**Task brief**
Write out every one of the records below, keeping each line identical to the original.

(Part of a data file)
--------------------

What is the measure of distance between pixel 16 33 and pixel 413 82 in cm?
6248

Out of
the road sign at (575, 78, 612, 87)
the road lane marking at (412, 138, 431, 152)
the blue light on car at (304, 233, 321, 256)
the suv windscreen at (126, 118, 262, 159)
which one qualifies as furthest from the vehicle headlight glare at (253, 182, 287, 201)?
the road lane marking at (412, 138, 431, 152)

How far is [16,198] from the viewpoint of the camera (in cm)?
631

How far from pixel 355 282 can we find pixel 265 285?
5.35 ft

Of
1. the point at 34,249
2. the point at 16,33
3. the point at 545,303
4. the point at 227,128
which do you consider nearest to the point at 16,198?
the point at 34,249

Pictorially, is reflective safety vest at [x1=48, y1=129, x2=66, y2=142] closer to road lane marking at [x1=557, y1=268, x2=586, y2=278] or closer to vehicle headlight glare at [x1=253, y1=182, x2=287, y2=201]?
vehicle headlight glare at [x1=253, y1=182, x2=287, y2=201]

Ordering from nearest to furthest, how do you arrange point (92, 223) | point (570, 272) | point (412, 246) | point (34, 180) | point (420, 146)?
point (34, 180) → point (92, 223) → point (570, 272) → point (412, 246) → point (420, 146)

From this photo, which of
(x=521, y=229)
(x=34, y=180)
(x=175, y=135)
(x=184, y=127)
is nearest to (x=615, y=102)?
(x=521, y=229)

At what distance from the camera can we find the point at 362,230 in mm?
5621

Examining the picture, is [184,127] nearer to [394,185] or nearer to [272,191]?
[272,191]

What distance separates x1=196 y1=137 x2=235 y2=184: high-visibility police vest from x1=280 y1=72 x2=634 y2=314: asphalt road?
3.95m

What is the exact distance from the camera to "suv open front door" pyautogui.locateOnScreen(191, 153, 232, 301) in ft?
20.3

--------------------

**Task answer**
What is the measure of distance between pixel 16 33 and pixel 413 82 in cm?
6248

Out of
the road sign at (575, 78, 612, 87)
the road lane marking at (412, 138, 431, 152)
the blue light on car at (304, 233, 321, 256)
the suv windscreen at (126, 118, 262, 159)
which one qualifies as furthest from the vehicle headlight glare at (253, 182, 287, 201)?
the road lane marking at (412, 138, 431, 152)

How far is [16,198] from the viewpoint of the camera (in cm)?
631

How far from pixel 355 282 can we find pixel 265 285?
5.35 ft

Of
1. the point at 34,249
2. the point at 16,33
3. the point at 545,303
4. the point at 227,128
which do you consider nearest to the point at 16,198?
the point at 34,249

Pictorially, is reflective safety vest at [x1=48, y1=129, x2=66, y2=142] closer to road lane marking at [x1=557, y1=268, x2=586, y2=278] or closer to vehicle headlight glare at [x1=253, y1=182, x2=287, y2=201]?
vehicle headlight glare at [x1=253, y1=182, x2=287, y2=201]

Ordering from nearest to furthest, how do you arrange point (92, 223) | point (570, 272) | point (412, 246) | point (34, 180) | point (420, 146)?
point (34, 180) → point (92, 223) → point (570, 272) → point (412, 246) → point (420, 146)

From this photo, which of
(x=521, y=229)
(x=34, y=180)
(x=175, y=135)
(x=184, y=127)
is nearest to (x=615, y=102)?
(x=521, y=229)

At what distance from the camera can we find the point at 362,230 in mm?
5621

Examining the picture, is [184,127] nearer to [394,185] or nearer to [272,191]?
[272,191]

What distance separates x1=196 y1=137 x2=235 y2=184: high-visibility police vest from x1=280 y1=72 x2=634 y2=314: asphalt road?
3.95m

What is the exact distance from the camera to "suv open front door" pyautogui.locateOnScreen(191, 153, 232, 301) in ft?
20.3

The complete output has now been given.